Rintihnya dengan mengerjapkan mata membiasakan cahaya matahari menyusup masuk ke retinanya.

"Woi! Bangun!"

Tawa sahabatnya yang tertahan cukup lama akhirnya pecah dan membuat gadis itu menarik guling menutupi telinganya.

"Hmm.."

Matanya kembali menutup, sembari merubah posisi tidurnya menghadap rak buku.

"Udah pagi nih!"

"15 menit lagi deh."

"Gak!"

"10 menit."

"Gak!"

"Pelit amat! 5 me--"

"Heh! Udah jam berapa ini? Lo mau kena marah sama si bos?"

Tegurnya ketika ia sudah berdiri, sambil menarik paksa guling yang sedang dipeluknya, lalu memukul paha gadis itu dengan guling yang berhasil direbutnya tadi. Akhirnya tindakan tegas-pun diperlukan hanya untuk membangunkan si putri tidur itu.

"Roly! Apaan sih?!"

Masih dalam posisi tidur, gadis itu mulai mencari kacamatanya yang ia letakkan sembarangan di atas kasur kemarin malam. Perlu waktu 1 menit sebelum akhirnya ia menemukan dan memakainya dengan baik. Saat ia sudah duduk dan melihat jam dinding yang terpasang di sana, sebuah tawa kembali pecah mengalahkan suara kicauan burung.

"Tric.. Tric.. Mimpi apa lo semalam? Sampai bibir lo manyun-manyun gitu."

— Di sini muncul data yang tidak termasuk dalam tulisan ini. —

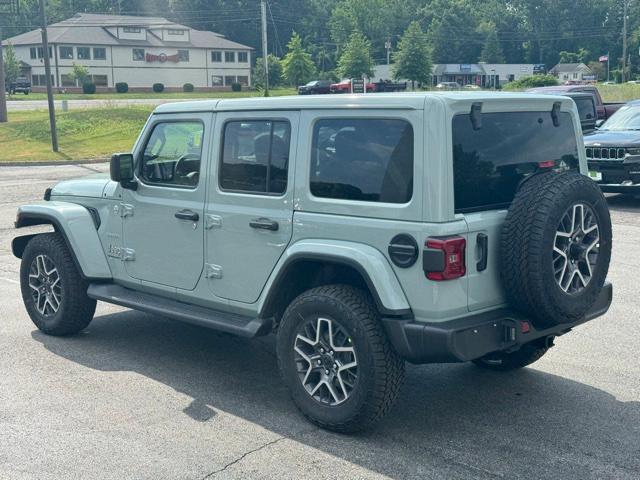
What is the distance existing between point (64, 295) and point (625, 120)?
12309 millimetres

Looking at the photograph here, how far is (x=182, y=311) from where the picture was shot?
597 cm

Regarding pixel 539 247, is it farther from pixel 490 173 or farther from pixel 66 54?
pixel 66 54

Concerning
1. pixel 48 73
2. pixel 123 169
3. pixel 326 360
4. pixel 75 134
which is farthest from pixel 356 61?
pixel 326 360

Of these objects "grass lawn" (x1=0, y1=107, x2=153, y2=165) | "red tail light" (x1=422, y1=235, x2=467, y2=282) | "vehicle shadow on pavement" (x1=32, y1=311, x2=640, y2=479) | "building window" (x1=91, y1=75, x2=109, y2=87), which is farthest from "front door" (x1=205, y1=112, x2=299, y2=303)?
"building window" (x1=91, y1=75, x2=109, y2=87)

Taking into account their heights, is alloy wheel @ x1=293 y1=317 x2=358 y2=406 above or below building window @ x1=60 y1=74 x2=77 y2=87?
below

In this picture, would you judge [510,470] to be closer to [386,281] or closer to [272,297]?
[386,281]

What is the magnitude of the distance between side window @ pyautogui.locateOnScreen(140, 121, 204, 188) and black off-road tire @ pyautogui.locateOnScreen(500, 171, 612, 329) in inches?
90.9

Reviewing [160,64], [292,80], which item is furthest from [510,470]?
[160,64]

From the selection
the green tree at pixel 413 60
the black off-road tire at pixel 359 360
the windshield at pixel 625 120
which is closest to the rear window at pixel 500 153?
the black off-road tire at pixel 359 360

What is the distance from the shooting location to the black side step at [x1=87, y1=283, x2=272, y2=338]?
5465 mm

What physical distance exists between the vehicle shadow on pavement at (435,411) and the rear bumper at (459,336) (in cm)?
54

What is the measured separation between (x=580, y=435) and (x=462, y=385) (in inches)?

Ledek Roly sembari menirukan gerakan tidak sadar yang dilakukan Tricia saat tidur tadi.

"Apaan sih lo?!"

"Jangan-jangan lo mim--"

Brak!

Pintu kamar terbuka dan menampilkan sosok gadis yang memakai astron masak dan membawa spatula di tangan kirinya, menatap mereka berdua secara bergantian. Tatapan matanya membuat kedua gadis yang sedang bercanda tadi memberikan tatapan bingung padanya. Nafas gadis itu tersenggal-senggal, namun ia tetap mencoba berbicara sambil berusaha mengatur nafasnya.

"Kak?"

Tanya Tricia pelan, sebelum kakaknya mengucapkan sepatah kata.

"Si--"

"Si Mar--"

"Maretha--"

"Maretha telepon--"

"Katanya urgent!"

Ucapnya terbata-bata, tetapi sayangnya tidak dibalas dengan kata-kata oleh kedua gadis tersebut. Hanya gerakan cepat keduanya berlari melewati dan menuruni tangga menuju ruang keluarga, tempat di mana telepon rumah terpasang.

"Halo Tha?! Lo kenapa? Lo baik-baik aja kan Tha?"

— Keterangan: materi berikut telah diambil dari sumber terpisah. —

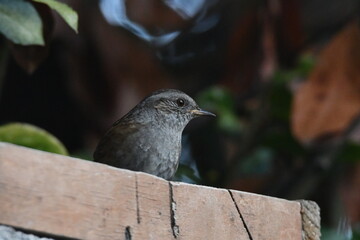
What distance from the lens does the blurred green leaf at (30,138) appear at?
3262 millimetres

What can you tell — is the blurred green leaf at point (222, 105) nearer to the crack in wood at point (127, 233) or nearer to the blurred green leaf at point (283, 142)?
the blurred green leaf at point (283, 142)

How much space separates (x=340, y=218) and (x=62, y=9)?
9.37ft

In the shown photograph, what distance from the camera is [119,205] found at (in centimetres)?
228

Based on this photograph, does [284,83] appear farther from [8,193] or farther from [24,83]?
[8,193]

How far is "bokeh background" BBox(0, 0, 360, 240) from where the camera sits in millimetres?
4918

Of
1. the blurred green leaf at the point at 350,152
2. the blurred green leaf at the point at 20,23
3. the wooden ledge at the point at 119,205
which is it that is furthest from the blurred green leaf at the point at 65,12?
the blurred green leaf at the point at 350,152

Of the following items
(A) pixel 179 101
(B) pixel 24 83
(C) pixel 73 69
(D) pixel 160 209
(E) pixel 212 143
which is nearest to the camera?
(D) pixel 160 209

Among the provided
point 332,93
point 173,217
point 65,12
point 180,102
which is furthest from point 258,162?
point 173,217

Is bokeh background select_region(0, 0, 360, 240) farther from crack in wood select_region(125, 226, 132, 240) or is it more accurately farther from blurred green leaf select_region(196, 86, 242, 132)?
crack in wood select_region(125, 226, 132, 240)

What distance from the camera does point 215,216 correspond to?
2.50 m

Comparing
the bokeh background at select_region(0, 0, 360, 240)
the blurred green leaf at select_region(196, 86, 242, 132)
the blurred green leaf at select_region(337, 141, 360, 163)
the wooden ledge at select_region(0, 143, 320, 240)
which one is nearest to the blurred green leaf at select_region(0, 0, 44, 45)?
the wooden ledge at select_region(0, 143, 320, 240)

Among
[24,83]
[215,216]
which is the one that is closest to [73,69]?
[24,83]

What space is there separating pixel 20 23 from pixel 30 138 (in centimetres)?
57

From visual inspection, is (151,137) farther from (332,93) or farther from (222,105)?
(222,105)
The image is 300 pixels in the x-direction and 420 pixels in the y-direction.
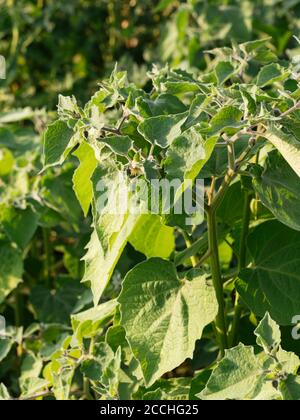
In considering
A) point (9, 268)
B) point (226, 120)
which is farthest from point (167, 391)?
point (9, 268)

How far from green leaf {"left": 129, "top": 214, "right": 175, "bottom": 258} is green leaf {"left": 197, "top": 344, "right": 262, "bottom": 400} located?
0.32 meters

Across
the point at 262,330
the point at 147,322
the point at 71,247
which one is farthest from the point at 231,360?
the point at 71,247

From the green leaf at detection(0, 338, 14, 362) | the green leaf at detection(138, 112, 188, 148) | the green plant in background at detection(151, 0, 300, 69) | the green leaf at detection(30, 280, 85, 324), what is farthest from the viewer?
the green plant in background at detection(151, 0, 300, 69)

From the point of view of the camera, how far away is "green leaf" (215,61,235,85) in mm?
1398

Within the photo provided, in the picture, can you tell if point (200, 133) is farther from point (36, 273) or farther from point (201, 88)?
point (36, 273)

Tricia membrondong semua pertanyaan yang segera ingin ia dengar jawabannya. Ia takut jika sesuatu terjadi pada sahabatnya yang lain, selain kedua orang yang sekarang mengamatinya harap-harap cemas menanti responnya.

"SAENGIL CHUKAE TRICIAAA!! SARANGHAE!!!"

Teriak suara diujung sana yang memekakkan telinga Tricia, sehingga membuat ia menjauhkan gagang telepon menjauh dari telinga kanannya.

"Gila lo! Telinga gue bisa budeg sebelah!"

"Hahaha... Canda sist. Btw, sorry banget ya, kali ini gue belum bisa ke Korea. Lo tahu sendiri, kalau gue lagi sibuk bantuin kakak gue persiapan mau married tahun ini."

"Iya gak apa, tapi next time lo harus janji ikut main ke Korea."

"Hmm.. Gue pasti usahain."

"Jangan diusahain doang."

"Ya.. Ya.. Gue janji."

"Nah gitu dong!"

"Tric, sorry gue gak bisa lama-lama, gue harus ke kampus. Si doi udah nunggu gue dari tadi."

"Cie.. Cie! Iya deh, hati-hati ya! Gomawo, nado saranghae Via!!"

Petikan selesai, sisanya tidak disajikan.